## WRITTEN REQUEST
Carry over every line from the one holding "How far away" through the end of the rows, both ends included. Keep each line as it is, but add -95 to every distance in the answers.

## DATASET ENTRIES

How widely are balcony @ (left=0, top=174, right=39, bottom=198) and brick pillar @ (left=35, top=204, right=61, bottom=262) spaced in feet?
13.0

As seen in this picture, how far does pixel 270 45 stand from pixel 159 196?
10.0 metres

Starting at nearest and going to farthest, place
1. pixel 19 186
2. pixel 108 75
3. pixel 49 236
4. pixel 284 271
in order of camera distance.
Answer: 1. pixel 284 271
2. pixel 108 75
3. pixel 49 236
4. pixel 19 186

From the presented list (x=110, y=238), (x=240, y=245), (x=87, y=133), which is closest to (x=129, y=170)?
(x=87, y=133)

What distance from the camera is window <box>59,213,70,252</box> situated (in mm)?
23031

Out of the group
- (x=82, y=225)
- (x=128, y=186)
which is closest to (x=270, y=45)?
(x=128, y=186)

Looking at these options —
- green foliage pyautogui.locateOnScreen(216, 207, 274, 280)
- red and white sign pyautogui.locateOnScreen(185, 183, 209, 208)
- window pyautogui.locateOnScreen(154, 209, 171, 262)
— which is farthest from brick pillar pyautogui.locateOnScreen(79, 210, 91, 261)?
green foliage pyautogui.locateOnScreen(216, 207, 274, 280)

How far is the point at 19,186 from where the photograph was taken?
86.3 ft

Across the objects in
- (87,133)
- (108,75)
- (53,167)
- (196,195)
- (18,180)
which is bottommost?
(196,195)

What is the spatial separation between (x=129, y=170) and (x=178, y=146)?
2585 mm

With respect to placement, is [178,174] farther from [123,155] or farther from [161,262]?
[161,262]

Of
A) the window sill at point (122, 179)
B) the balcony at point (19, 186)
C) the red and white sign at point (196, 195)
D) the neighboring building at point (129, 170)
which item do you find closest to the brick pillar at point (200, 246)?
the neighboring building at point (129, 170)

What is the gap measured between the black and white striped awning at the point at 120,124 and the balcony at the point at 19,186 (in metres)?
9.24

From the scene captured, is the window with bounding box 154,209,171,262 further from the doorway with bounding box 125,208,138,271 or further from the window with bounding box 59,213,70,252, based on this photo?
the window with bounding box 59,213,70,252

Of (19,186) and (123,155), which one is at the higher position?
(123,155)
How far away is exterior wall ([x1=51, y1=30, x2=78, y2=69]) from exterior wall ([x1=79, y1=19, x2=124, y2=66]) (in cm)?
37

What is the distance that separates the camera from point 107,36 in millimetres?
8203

## RESPONSE
How far away is exterior wall ([x1=51, y1=30, x2=78, y2=69]) from exterior wall ([x1=79, y1=19, x2=124, y2=66]) (in cm)?
-58

What is the distance that separates the camera from point 107,36 in millimetres?
8108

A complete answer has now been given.